As far as 'seasonal' training, do you mean the annual tour (AT)? Some guys break it up and do two one-week training periods, some guys use it all at one clip for a deployment, and still others break it up for airshows or aircraft drop-off/pick-up runs.
If you mean 'seasoning', or the active-duty period after you come back from the school house, then it is 254 days of active duty. You can extend that by coming off the seasoning orders and using up 'traditional' Guardsman pay periods (the FTPs, UTAs, etc.) but you will not have medical benefits, housing allowance, and some other things that you normally have on active duty orders. For a single guy that might be okay, for a guy with a family it's very not-okay.
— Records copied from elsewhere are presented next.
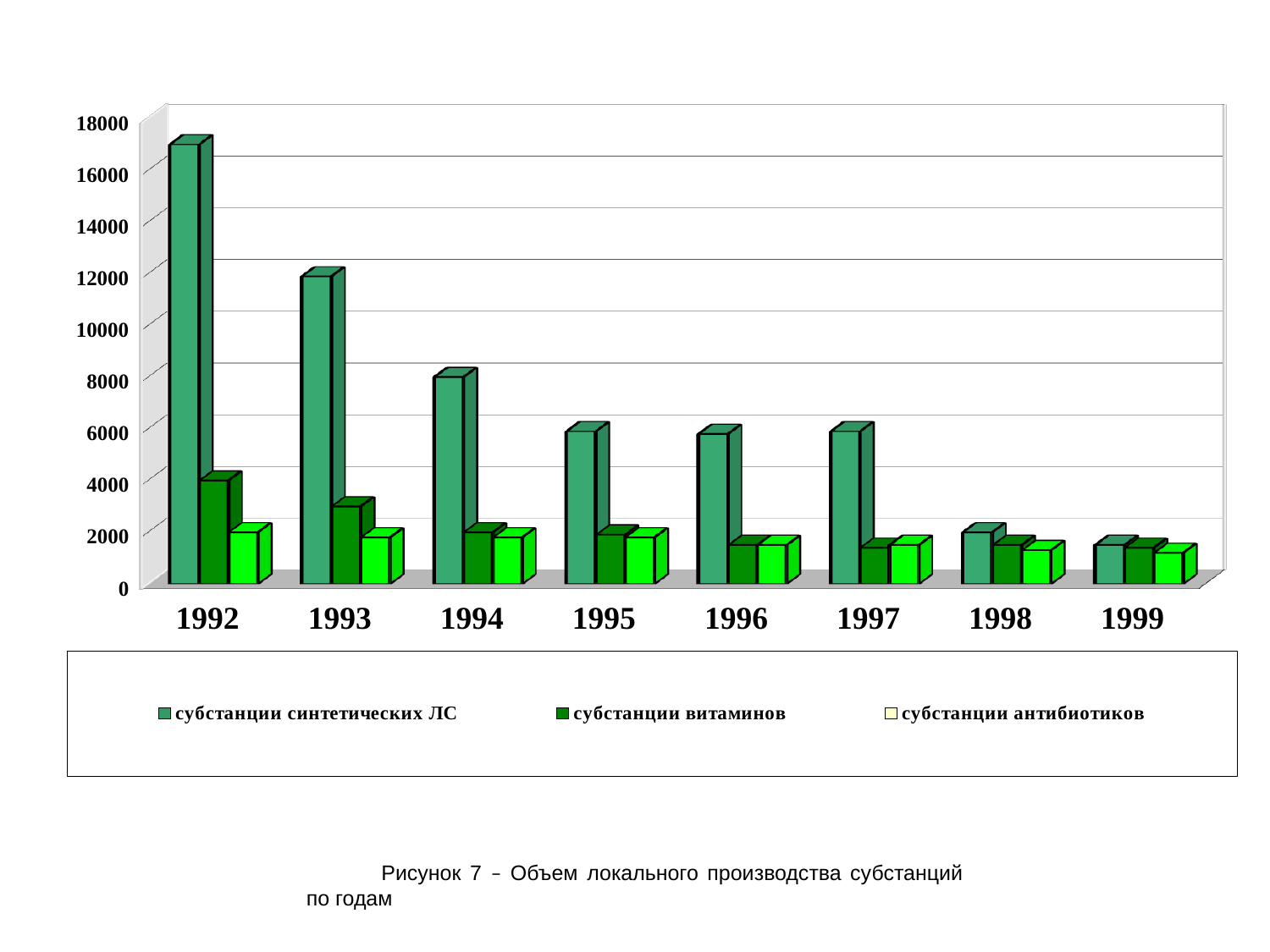
In which year is the value for субстанции витаминов highest? 1992 In which year is the value for субстанции синтетических ЛС lowest? 1999 Is the value for субстанции витаминов in 1992 greater or less than 2000? greater How many years are shown along the x axis of the chart? 8 Which is larger: the value for субстанции синтетических ЛС in 1992 or in 1993? 1992 Is the value for субстанции синтетических ЛС in 1994 greater or less than 10000? less What kind of chart is shown on the slide? bar chart How many series does the chart's legend list? 3 Do the values for субстанции синтетических ЛС generally rise or fall from 1992 to 1999? fall In which year is the value for субстанции синтетических ЛС highest? 1992 Which series is shown in the lightest (bright green) colour in the legend? субстанции антибиотиков Is the value for субстанции синтетических ЛС in 1992 greater or less than 16000? greater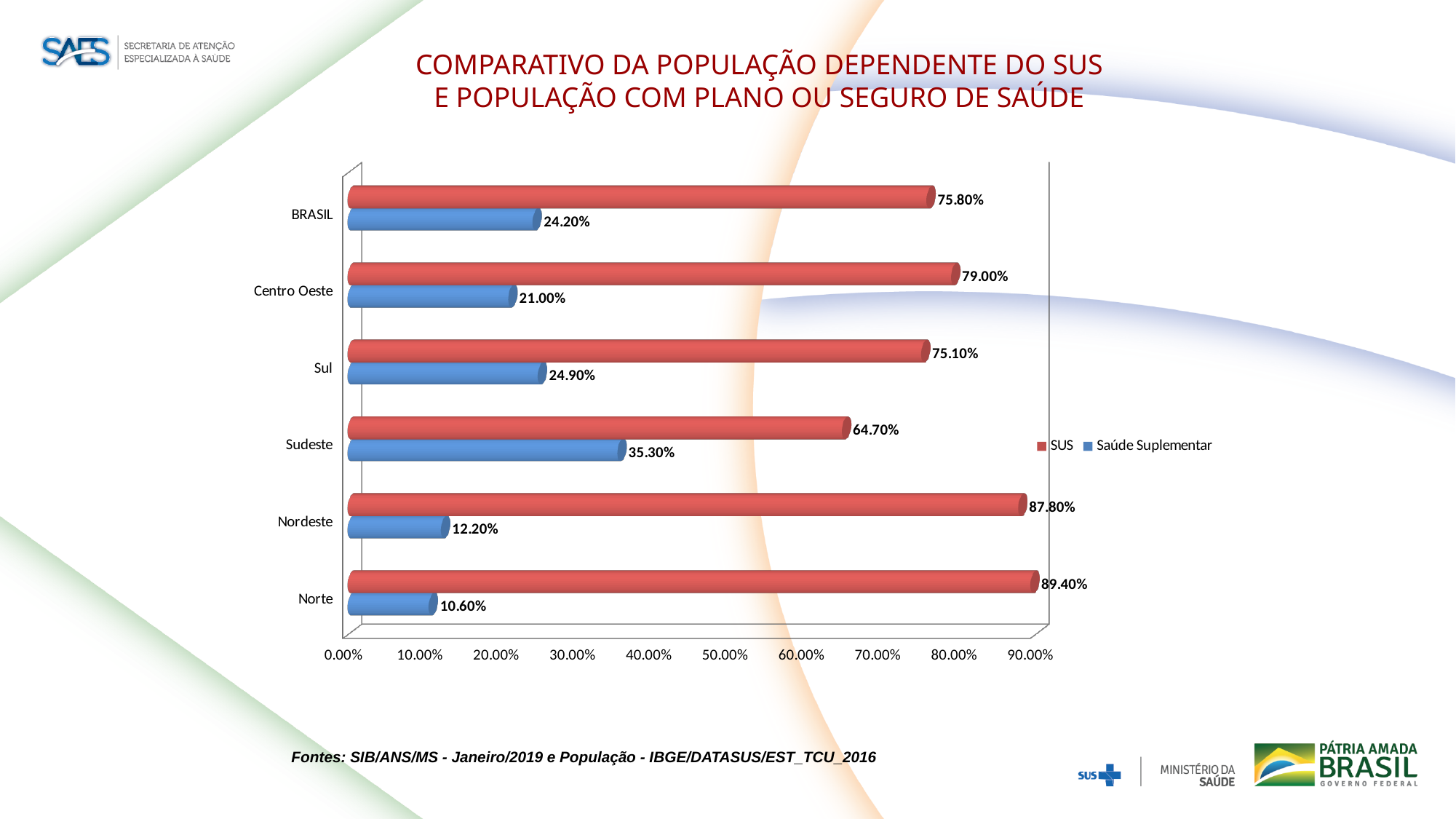
Which category has the lowest Saúde Suplementar value? Norte What is the difference between the SUS value for Nordeste and the SUS value for Sudeste? 23.10% How many series does the legend list? 2 What is the Saúde Suplementar value for BRASIL? 24.20% Which colour represents the SUS series? Red What is the SUS value for Centro Oeste? 79.00% How many categories are shown on the chart? 6 Which is larger, the Saúde Suplementar value for Sul or for Centro Oeste? Sul What is the Saúde Suplementar value for Sudeste? 35.30% What is the SUS value for Norte? 89.40% What kind of chart is shown on the slide? Bar chart Which category has the highest SUS value? Norte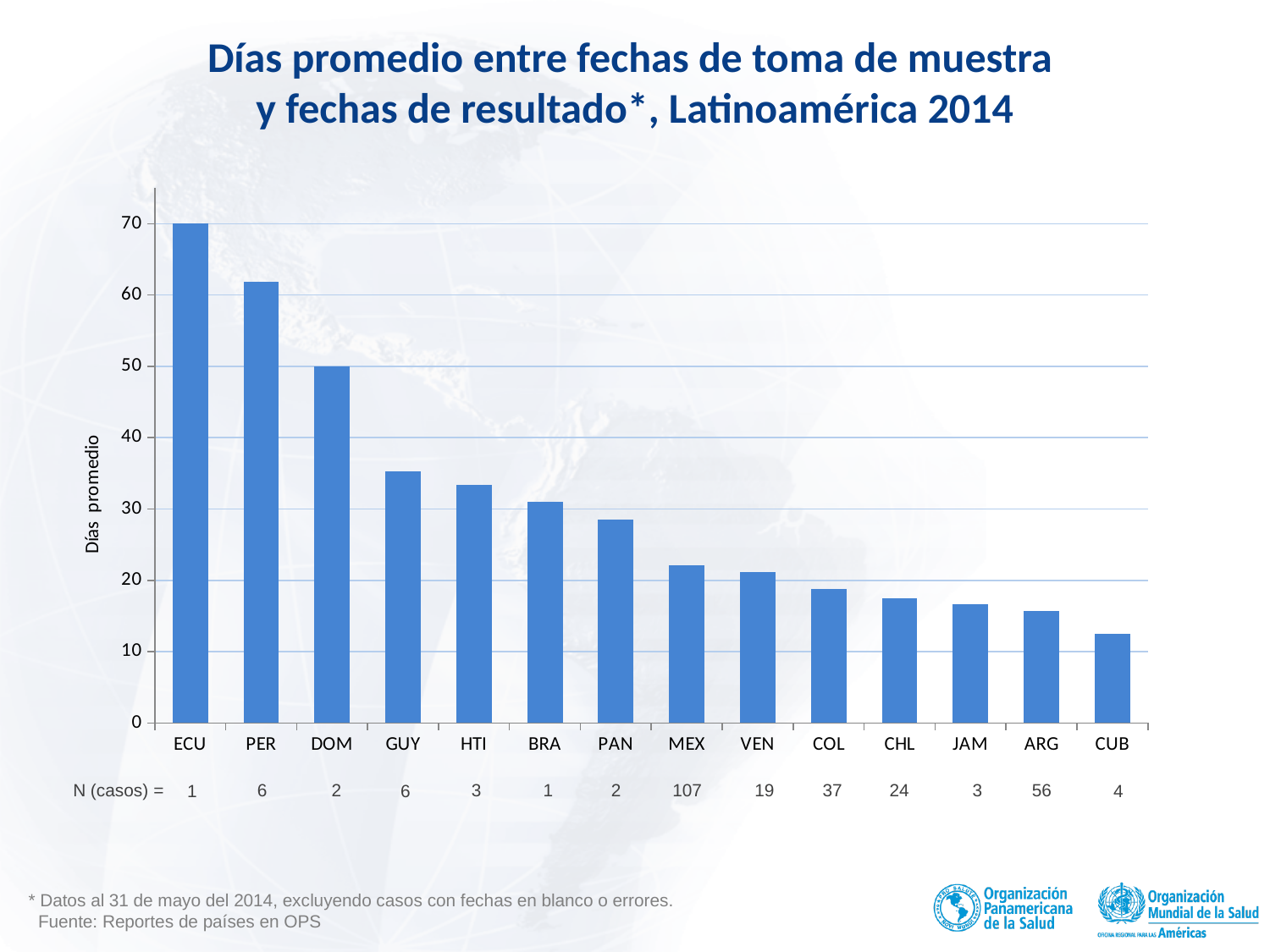
Is the value for PER greater or less than 60? greater Is the value for CHL greater or less than 20? less Is the value for BRA greater or less than 30? greater Do the values rise or fall moving from left to right along the x axis? fall What is the number of cases (N) shown for MEX below the chart? 107 Which country has the lowest average number of days between sample and result dates? CUB What kind of chart is shown on the slide? bar chart Which has a larger value, HTI or PAN? HTI How many countries are shown on the x axis of the chart? 14 Which country has the highest average number of days between sample and result dates? ECU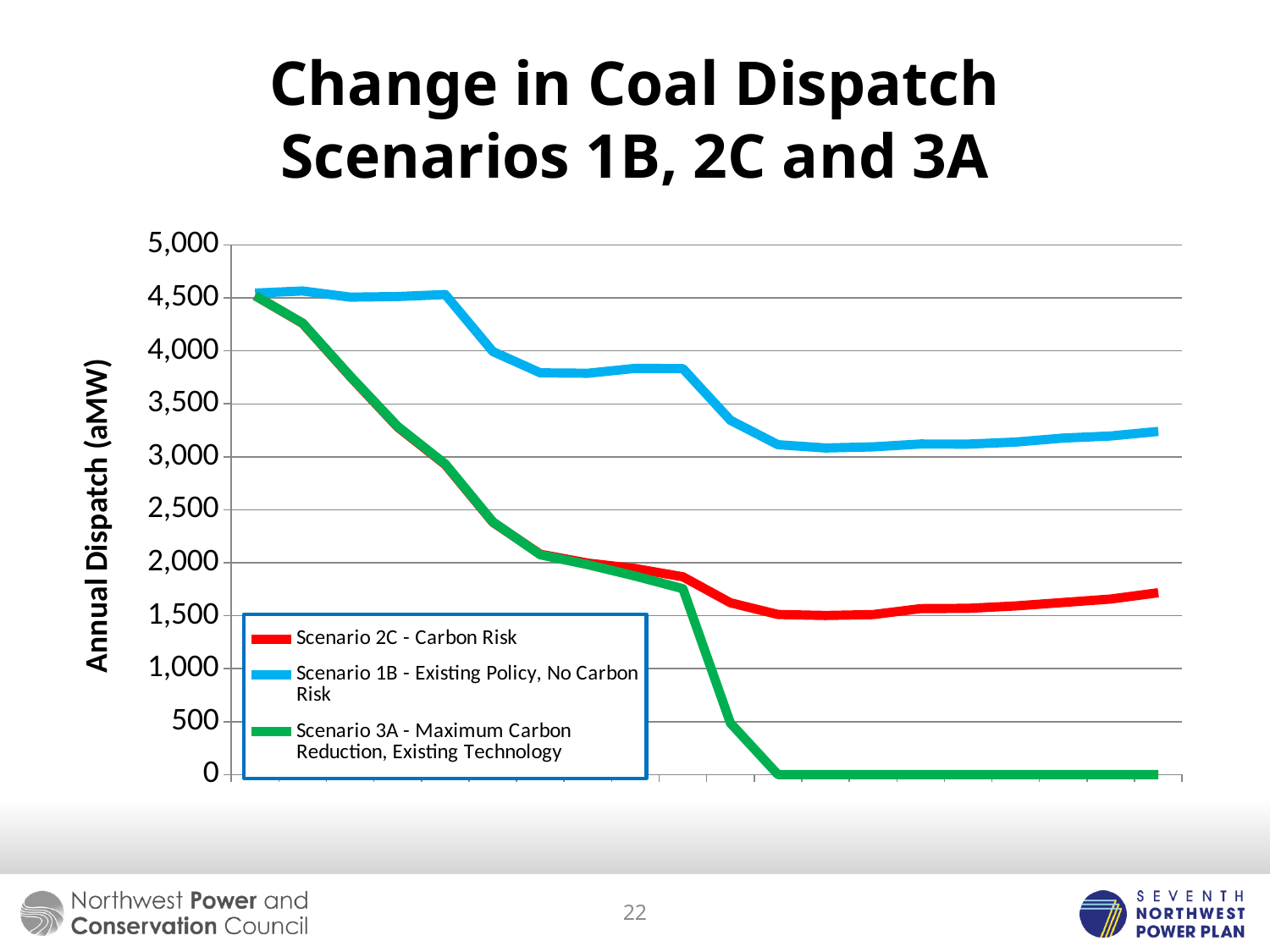
At the right end of the chart, which is larger: Scenario 2C - Carbon Risk or Scenario 1B - Existing Policy, No Carbon Risk? Scenario 1B - Existing Policy, No Carbon Risk Which colour is used for the Scenario 3A - Maximum Carbon Reduction, Existing Technology line? green Which series has the lowest values at the right end of the chart? Scenario 3A - Maximum Carbon Reduction, Existing Technology At the right end of the chart, is the value for Scenario 1B - Existing Policy, No Carbon Risk greater or less than 3,000? greater Which series has the highest values at the right end of the chart? Scenario 1B - Existing Policy, No Carbon Risk What kind of chart is shown on the slide? line chart At the right end of the chart, is the value for Scenario 2C - Carbon Risk greater or less than 2,000? less Does the Scenario 3A - Maximum Carbon Reduction, Existing Technology line rise or fall along the x axis? fall At the left end of the chart, is the value for Scenario 1B - Existing Policy, No Carbon Risk greater or less than 4,000? greater What value does the Scenario 3A - Maximum Carbon Reduction, Existing Technology line reach at the right end of the chart? 0 What is the title of the vertical axis? Annual Dispatch (aMW) How many series does the legend list? 3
The trick is to get your finance guys to keep paying you with the changes from coming off active-duty orders, then going back on them after you burn some FTPs or UTAs...and from talking with friends in other units, most finance departments' track records aren't the best under these circumstances.
Our unit has no 'max distance requirement', but I will tell you that it helps to be local, especially when you're trying to get hired off the street with no experience in the A-10. Our pilot selection board isn't until September (I think the deadline for application packages is sometime in August), but we already have a healthy stack of well-qualified individuals who happen to be local or already in the unit. I wouldn't ever tell you not to apply, but those individuals who are very serious about it sent in their packages a few months ago and have visited the squadron on a drill weekend to get some face-to-face time with the pilots. Bringing a case of the squadron's preferred beverage is highly recommended as well, so when in doubt, call the operations number to find out what they drink.
Hope this helps, and good luck in the future!